The former owners of one of Northern Ireland's largest property companies would have acted differently if they had been made aware of bank concerns before the firm collapsed, its former boss has told the High Court.
Michael Taggart claimed he would have fast-tracked investment offers and pulled out of purchasing a major housing scheme on the outskirts of Belfast had he been told of financial anxieties.
Mr Taggart claims negligence and improper conduct contributed to the destruction of his business empire.
Along with his brother John, he is locked in a multi-million pound legal battle with the Ulster Bank.
The Taggart Group was badly hit by the 2007 property crash and went into administration a year later.
The brothers are seeking tens of millions of pounds in damages from Ulster Bank.
In a counter-claim, the bank has lodged writs for £5m and €4.3m it alleges the brothers owe in personal guarantees over land purchases in Kinsealy, north Co Dublin, and in Northern Ireland.
Central to the Taggarts' case is an allegation the bank failed to properly warn them of concerns about the financial status of their business at the time.
Had the brothers known of any unease, they contend, assets were at their disposal which could have been sold to off-set loans.
As Mr Taggart continued his evidence on day two, he was questioned about a 2007 meeting with equity fund representatives.
"They had contacted Taggart with a view to investing in Taggart and had pursued Taggart," he said.
Ultimately the company declined their offer which, according to the businessman, was one of several from potential investors.
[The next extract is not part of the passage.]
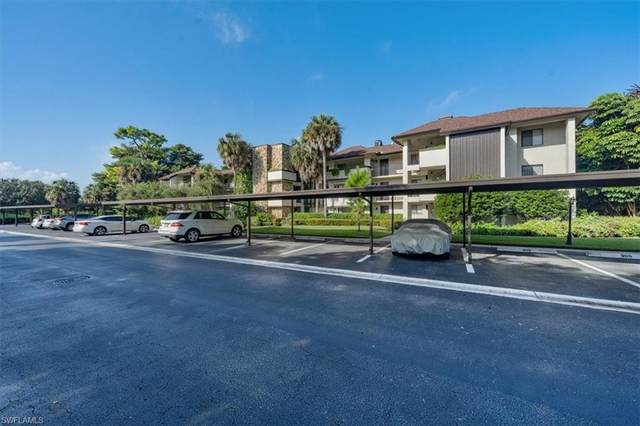 1600 Misty Pines Cir P-304, Naples, FL 34105 (MLS #221071840) :: The Naples Beach And Homes Team/MVP Realty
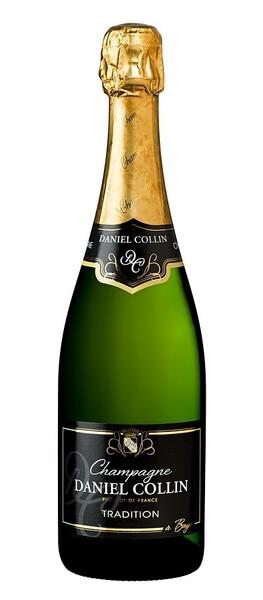 Champagne Daniel Collin - demi sec - Pétillant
His barrister, Gerald Simpson QC, pressed him on whether he would have reached the same decision if put under pressure or told about the bank's concerns.
"We would have taken a completely different view and we would have fast-tracked this opportunity along with various other opportunities," Mr Taggart replied.
He added that refinancing of the Taggarts' Manchester operation and potential share sales would also have been examined, along with "numerous asset sales that are so many it would take quite a while to go through them".
Earlier in the hearing details were set out of three major joint-venture acquisitions between the Taggart Group and a stockbrokerage, all involving other banks. The hearing continues.